State how many lines in the following entries contain the string "below", matching case exactly. Give the number alone.

__Records for the task__.
......
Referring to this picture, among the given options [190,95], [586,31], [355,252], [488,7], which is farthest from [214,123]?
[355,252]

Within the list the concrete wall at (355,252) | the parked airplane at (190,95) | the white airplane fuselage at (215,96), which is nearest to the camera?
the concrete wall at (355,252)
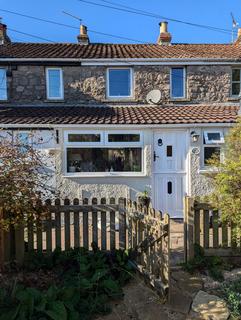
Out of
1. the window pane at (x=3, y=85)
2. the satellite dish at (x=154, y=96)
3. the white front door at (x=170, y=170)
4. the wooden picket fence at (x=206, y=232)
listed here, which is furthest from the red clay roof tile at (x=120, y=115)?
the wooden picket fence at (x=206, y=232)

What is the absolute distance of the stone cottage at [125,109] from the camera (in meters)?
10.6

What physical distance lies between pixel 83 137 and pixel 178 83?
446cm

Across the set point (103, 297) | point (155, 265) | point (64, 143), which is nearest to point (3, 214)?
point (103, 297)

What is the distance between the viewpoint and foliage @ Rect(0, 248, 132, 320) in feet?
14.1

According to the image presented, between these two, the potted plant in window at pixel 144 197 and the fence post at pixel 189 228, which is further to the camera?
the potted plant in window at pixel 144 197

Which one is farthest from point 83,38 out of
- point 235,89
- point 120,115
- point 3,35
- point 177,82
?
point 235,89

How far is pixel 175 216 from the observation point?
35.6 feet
......
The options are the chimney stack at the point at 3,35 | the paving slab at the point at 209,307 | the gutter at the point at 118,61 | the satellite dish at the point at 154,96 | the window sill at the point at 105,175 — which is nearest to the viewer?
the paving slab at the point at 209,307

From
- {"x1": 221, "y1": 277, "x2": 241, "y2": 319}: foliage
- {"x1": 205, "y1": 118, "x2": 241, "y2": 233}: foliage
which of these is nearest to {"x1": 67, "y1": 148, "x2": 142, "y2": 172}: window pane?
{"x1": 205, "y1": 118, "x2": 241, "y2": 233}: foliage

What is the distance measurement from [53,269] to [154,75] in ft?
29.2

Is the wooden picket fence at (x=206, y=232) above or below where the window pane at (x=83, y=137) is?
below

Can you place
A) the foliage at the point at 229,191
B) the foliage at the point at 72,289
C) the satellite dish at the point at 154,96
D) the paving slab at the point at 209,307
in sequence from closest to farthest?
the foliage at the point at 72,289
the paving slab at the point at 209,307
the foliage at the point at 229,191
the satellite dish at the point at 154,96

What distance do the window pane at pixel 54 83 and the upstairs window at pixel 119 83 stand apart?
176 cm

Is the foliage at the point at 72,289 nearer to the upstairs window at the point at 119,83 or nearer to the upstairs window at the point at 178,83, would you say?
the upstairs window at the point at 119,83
......
__Solution to this task__. 2